**GIVEN EXERCISE 1:**
Scale the listing, starting at the line that contains "At what distance" and stopping after its final line. Give every line again with the requests included, multiplying each number in the answers (distances and point coordinates alike) by 0.35 and rounding to the number of decimals the original had, with halves rounded up.

**TEXT PASSAGE:**
- - - -

I want to talk about Red Wine and Blue.

Katie, thank you for being here. So this fight really did span across women. I mean, the numbers are showing that 20 percent of Republicans — we don`t know if they`re all men or women — voted no in Kansas. We know that this cut across to independents. This was not a partisan issue. It was a bodily integrity issue.

What do you make of the result in Kansas?

KATIE PARIS, FOUNDER, RED WINE AND BLUE: You`re absolutely right.

Last night showed us that the votes of millions of Americans can absolutely overwhelm the votes of six conservative extremist Supreme Court justices. And you`re absolutely right. Just look at Johnson County last night. That was one of those big, populous, suburban counties right outside of Kansas City.

Now, in 2020, they voted for Biden by eight points. Last night, they supported reproductive freedom by 36 points.

REID: Wow.

PARIS: That`s a 28-point game, OK?

And in Johnson County, yes, there`s Democrats, but there`s a whole lot of those Republicans and unaffiliated voters. Across the state, about 50 percent of the votes in support of reproductive freedom came from Republicans and unaffiliated — unaffiliated voters.

REID: Yes.

PARIS: So this is not just about Democrats, absolutely.

And there are Johnson counties all over this country.

REID: Right.

PARIS: Here in my state of Ohio. That`s just like Delaware County in Michigan. Let`s just like Kent County and Oakland County. So what we saw last night, there is so much more to come.

Women are fighting back. And we are talking to our friends about it too.

REID: Could we put our map up, my map my wonderful producers created?

It shows what states are restricted vs. protected. And it`s a range. So if your state is considered a little bit restricted, that doesn`t mean that it`s not a free state. But those red states are where it`s the worst.

Do you believe, Katie, that this is going to be a voting issue, even in red states? Because Kansas definitely indicated that it could be.

PARIS: Absolutely.

I mean, my networks have just been fired up today. And that is women in blue states, purple states, red states. They are energized by what they saw out of Kansas last night. The truth is, is that abortion access is truly threatened in half of this country.

And — but what we know and what I know from suburban women and looking at all the data about suburban women, but also because I`m talking to them every single day, 86 percent of suburban women believe that the right to decide whether or not to have an abortion should be between a woman and her doctor. That should not be up to politicians and the government.

They do not support government-mandated pregnancy. They believe that you cannot be for freedom and government-mandated pregnancy at the same time. They believe Republicans have gone way too far. And they know that their freedoms are under threat.

The consequences of this decision have been immediate and far-reaching. This isn`t something that is just impacting some women. It`s impacting all of us. So, I think the consequences are going to be huge in November.

And all those saying that, oh, the women they will settle down by then, they will simmer down by then, have they met many women? That is my question for these people.

REID: They haven`t — yes, haven`t met any at all.

- - - -

Records in a dataset
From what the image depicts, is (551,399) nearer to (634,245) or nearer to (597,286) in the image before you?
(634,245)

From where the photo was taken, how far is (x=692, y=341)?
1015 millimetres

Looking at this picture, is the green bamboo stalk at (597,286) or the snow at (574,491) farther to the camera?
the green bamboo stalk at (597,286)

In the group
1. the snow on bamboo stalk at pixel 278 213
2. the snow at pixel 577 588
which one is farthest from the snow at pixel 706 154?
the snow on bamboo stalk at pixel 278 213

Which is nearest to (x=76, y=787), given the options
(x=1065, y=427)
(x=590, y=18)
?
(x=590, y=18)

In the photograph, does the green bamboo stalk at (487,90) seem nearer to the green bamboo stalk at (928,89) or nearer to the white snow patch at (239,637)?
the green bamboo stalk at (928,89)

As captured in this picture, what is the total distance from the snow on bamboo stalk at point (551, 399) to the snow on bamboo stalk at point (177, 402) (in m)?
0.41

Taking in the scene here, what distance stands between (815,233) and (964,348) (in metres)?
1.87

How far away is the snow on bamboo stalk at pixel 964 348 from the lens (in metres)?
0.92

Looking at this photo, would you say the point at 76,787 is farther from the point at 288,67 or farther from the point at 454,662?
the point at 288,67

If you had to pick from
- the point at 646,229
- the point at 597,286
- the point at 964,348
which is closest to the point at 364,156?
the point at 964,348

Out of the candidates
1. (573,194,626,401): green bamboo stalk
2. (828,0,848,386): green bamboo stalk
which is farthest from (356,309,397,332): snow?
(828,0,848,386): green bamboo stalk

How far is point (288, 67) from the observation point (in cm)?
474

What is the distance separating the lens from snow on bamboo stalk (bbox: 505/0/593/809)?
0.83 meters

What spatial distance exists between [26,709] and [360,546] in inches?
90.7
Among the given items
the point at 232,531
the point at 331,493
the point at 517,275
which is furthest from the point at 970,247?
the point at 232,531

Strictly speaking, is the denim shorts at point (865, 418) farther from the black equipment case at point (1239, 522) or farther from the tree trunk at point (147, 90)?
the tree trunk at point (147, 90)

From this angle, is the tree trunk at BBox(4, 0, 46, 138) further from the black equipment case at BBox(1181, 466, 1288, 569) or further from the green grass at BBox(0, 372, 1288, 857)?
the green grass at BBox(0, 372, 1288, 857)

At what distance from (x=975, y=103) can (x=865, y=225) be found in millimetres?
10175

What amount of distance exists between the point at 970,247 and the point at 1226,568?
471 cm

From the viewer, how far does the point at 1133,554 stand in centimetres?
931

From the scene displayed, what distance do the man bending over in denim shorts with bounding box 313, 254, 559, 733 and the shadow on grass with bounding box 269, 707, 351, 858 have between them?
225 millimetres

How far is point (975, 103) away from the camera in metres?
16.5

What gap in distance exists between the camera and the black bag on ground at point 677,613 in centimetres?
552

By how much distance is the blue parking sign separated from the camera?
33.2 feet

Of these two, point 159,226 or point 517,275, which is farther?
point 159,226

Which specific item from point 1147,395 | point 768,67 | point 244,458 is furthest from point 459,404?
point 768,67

- - - -

**GIVEN EXERCISE 2:**
Return the part of the interview transcript that starts at the words "And there are" and stops after "wonderful producers created?", copied verbatim.

**CORRECT ANSWER 1:**
At what distance from (x=975, y=103) can (x=865, y=225) be found in millimetres?
3561

What amount of distance exists between the point at 970,247 and the point at 1226,568?
165 cm

From the viewer, how far does the point at 1133,554 stand in centimetres?
326

From the scene displayed, what distance do the man bending over in denim shorts with bounding box 313, 254, 559, 733 and the shadow on grass with bounding box 269, 707, 351, 858 have between them?
79 millimetres

How far is point (975, 103) away from the camera in metres?
5.8

What gap in distance exists between the camera and the black bag on ground at point 677,613 in centimetres?
193

By how much distance is the blue parking sign separated from the camera?
11.6 feet

Of these two, point 159,226 or point 517,275, which is farther?
point 56,79

Which specific item from point 1147,395 | point 768,67 | point 244,458 is furthest from point 459,404?
point 269,23

**CORRECT ANSWER 2:**
And there are Johnson counties all over this country.

REID: Right.

PARIS: Here in my state of Ohio. That`s just like Delaware County in Michigan. Let`s just like Kent County and Oakland County. So what we saw last night, there is so much more to come.

Women are fighting back. And we are talking to our friends about it too.

REID: Could we put our map up, my map my wonderful producers created?